Pedro Almodóvar e Antonio Banderas — cineasta e actor unidos numa teia de emoções


joao lopes
5 Set 2019 1:20

Vale a pena evocar o misto de surpresa e alegria com que descobrimos "Dolor y Gloria", em Maio, na competição do Festival de Cannes. De facto, desta vez, Pedro Almodóvar não estava apenas a propor variações mais ou menos "coloridas" sobre alguns dos seus filmes anteriores.
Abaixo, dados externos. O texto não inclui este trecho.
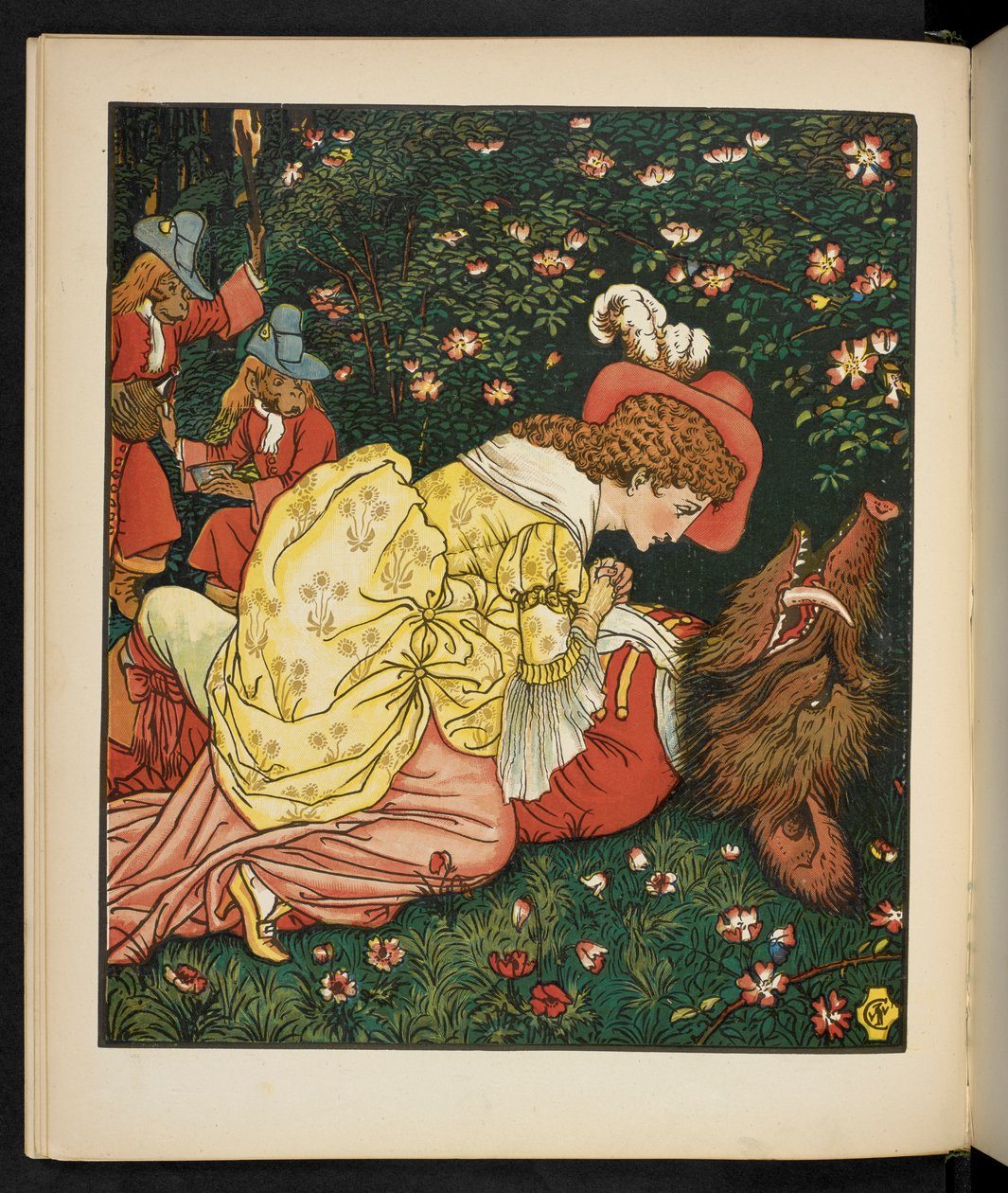 Illustration for Beauty and the Beast by Walter Crane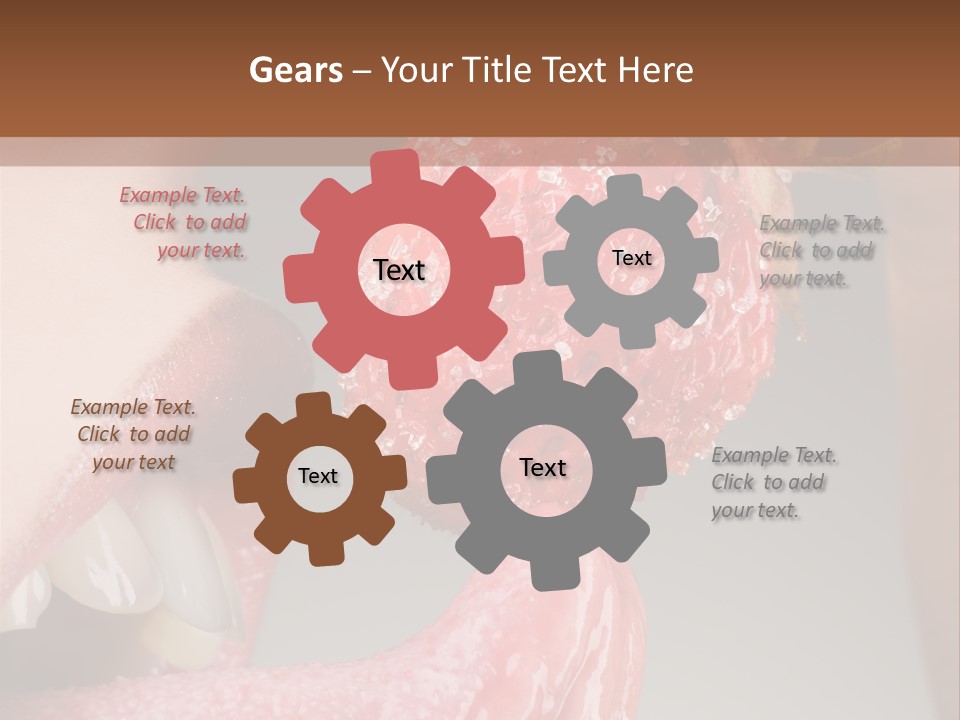 Strawberry PowerPoint Template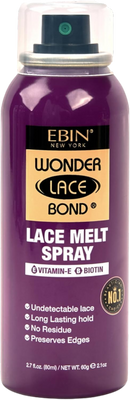 EBIN Wonder Lace Bond Lace Melt Aerosol Spray 80ml with Vitamin E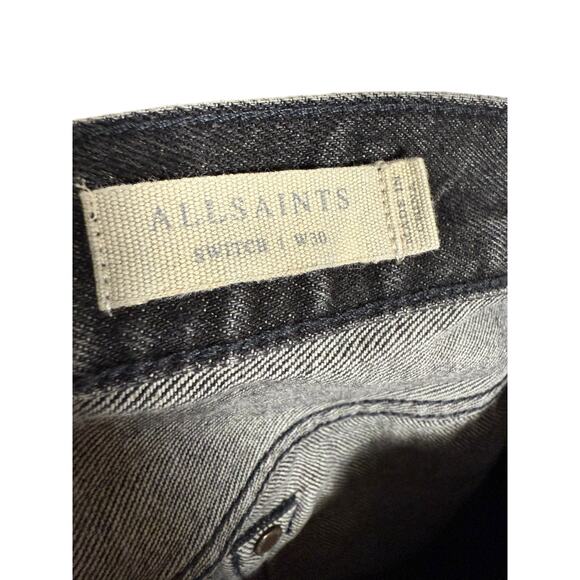 All Saints Men’s Switch Washed Gray Denim Jean Shorts Size 30 - Picture 10 of 11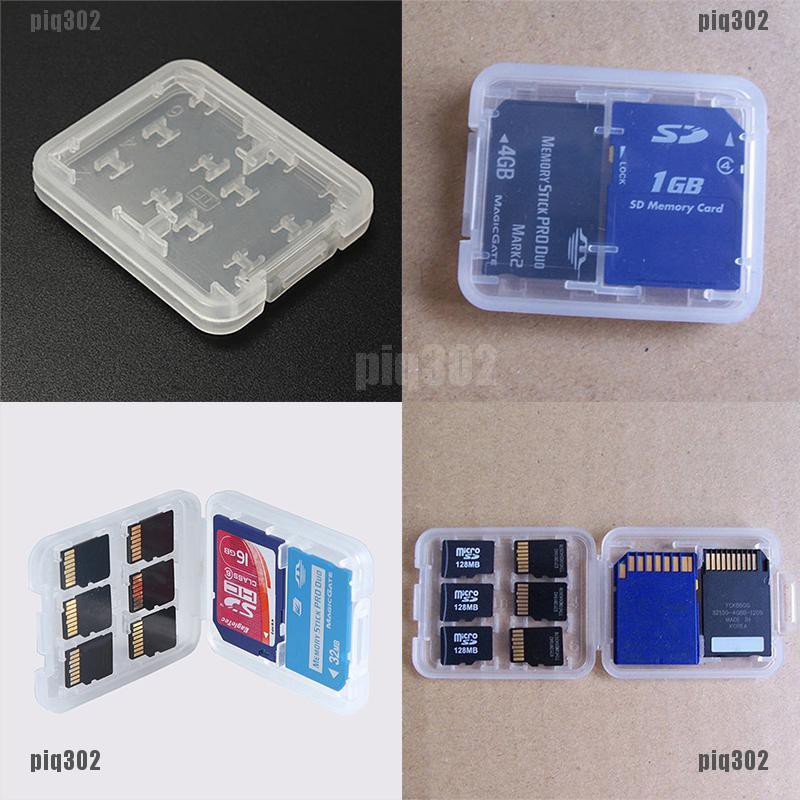 Hộp Đựng Thẻ Nhớ 8 Ngăn Piq302 Micro Sd Tf Sdhc Mspd Giá Đỡ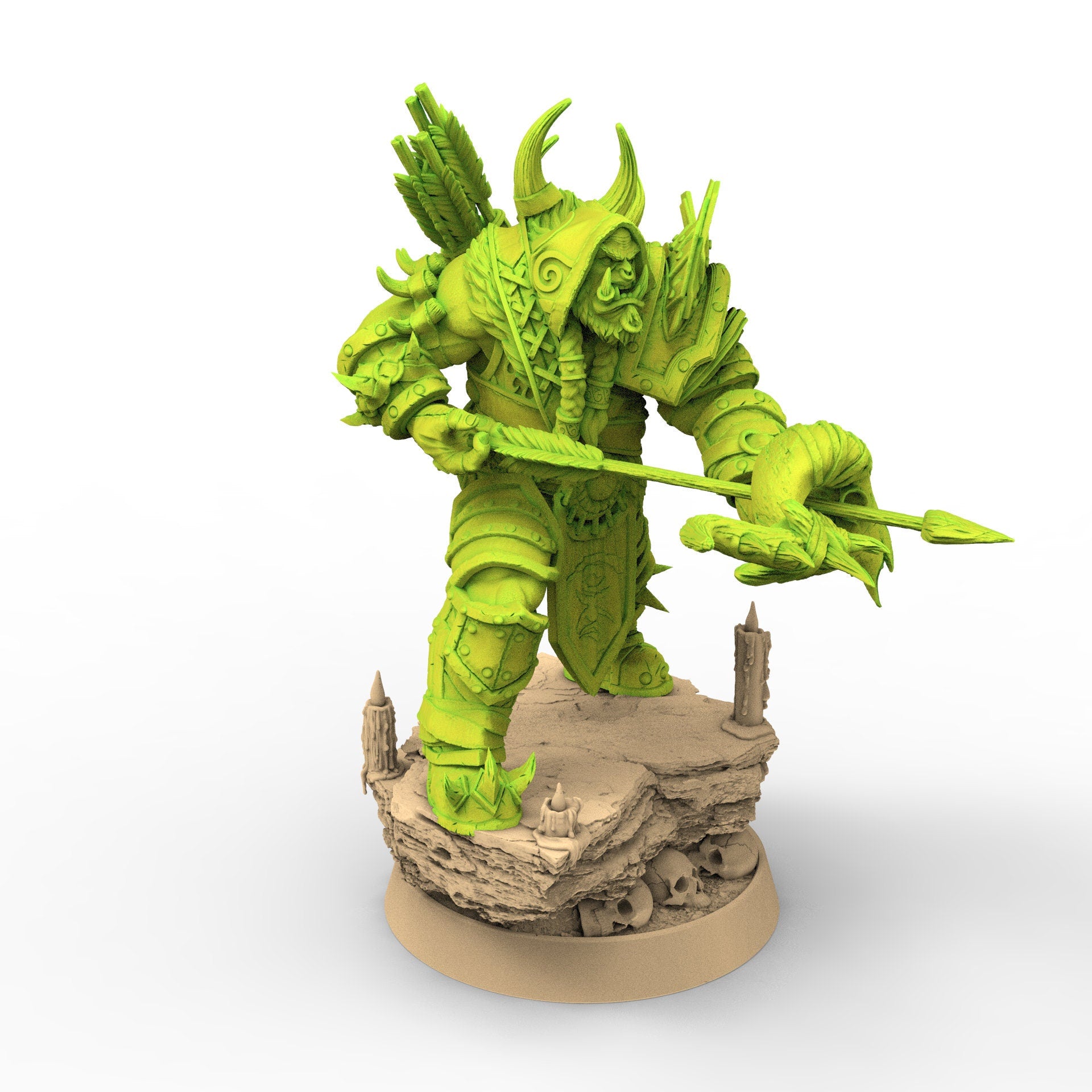 Green Skin - Paakz Reinhold, The Powerbrokers of the Void, daybreak miniatures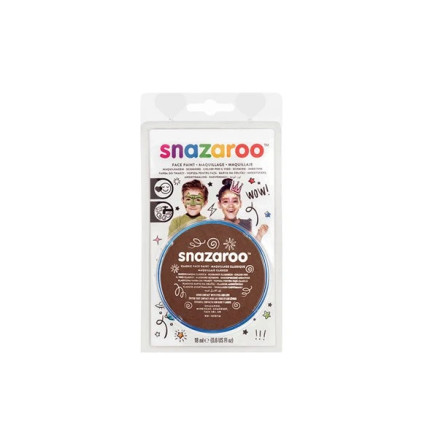 Snazaroo Schminkfarbe 18ml Braun Snazaroo Schminkfarbe 18ml Braun von Snazaroo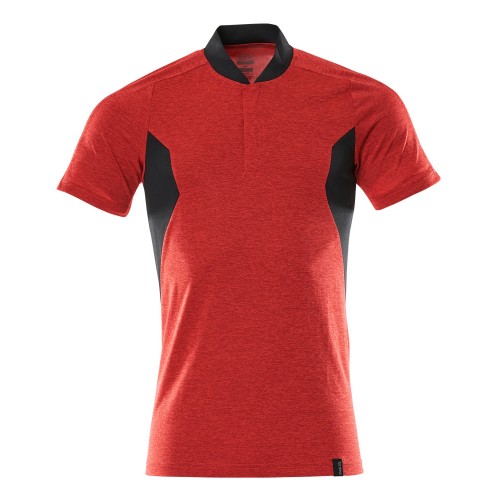 Mascot Accelerate Coolmax Pro Polo Shirt Traffic Red Flecked Black Mascot Accelerate Coolmax Pro Polo Shirt Traffic Red Flecked Black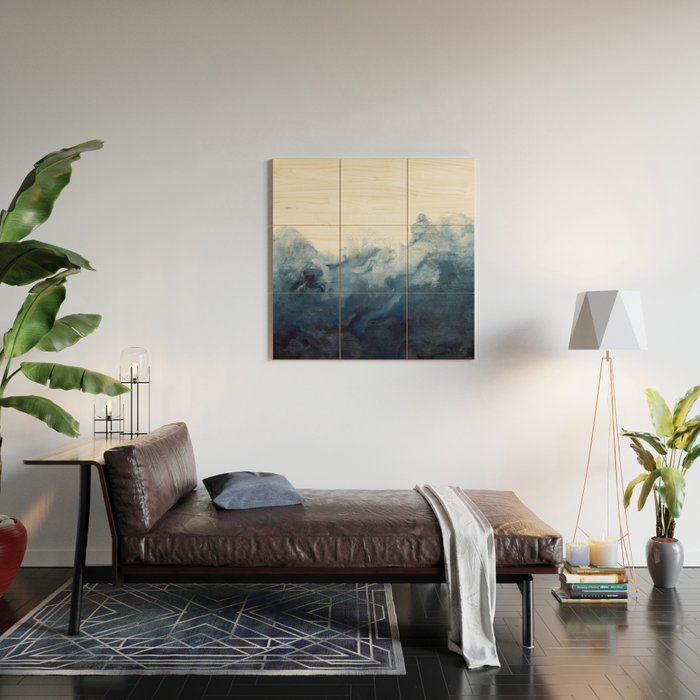 Indigo Depths No. 2 Wood Wall Art Gallery Image 2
Exemplos como "A Pele onde Eu Vivo" (2011) e "Os Amantes Passageiros" (2013), oscilando entre uma certa formatação do fantástico e a caricatura mais ou menos burlesca, tinham deixado a sensação de um esgotamento temático e estético — muito diferente do período mais primitivo em que encontramos experiências deliciosas como "Mulheres à Beira de um Ataque de Nervos" (1988), Almodóvar parecia contentar-se com a gestão da sua imagem de marca
Lembremos, por isso, que "Dor e Glória", agora lançado nas salas portuguesas, vive de tudo menos dessa preguiça (?) criativa. Assumindo as componentes autobiográficas da sua narrativa — desde os impasses artísticos até às angústias da sexualidade —, Almodóvar faz um filme que nos devolve o melhor do seu intimismo e da sua pulsação romanesca.
Almodóvar assume o risco de enfrentar as convulsões da sua própria existência, reencontrando-se com uma verdade que nunca cede ao pitoresco cor-de-rosa de um retrato de "curiosidades" pessoais. Nada disso: este é um filme de elaborada tensão emocional, exemplarmente encarnada pela notável composição de Antonio Banderas na personagem central do cineasta que lida, finalmente, com as suas dúvidas e medos.
Enfim, vale também a pena acrescentar que o trabalho de Banderas, por certo um dos mais brilhantes da sua carreira, já lhe valeu o prémio de interpretação masculina em Cannes. Nos EUA, alguns especialistas dos bastidores dos Oscars, começam a considerar que ele conseguirá, no mínimo, uma nomeação na categoria de melhor actor — creio que a previsão não tem nada de exagerado.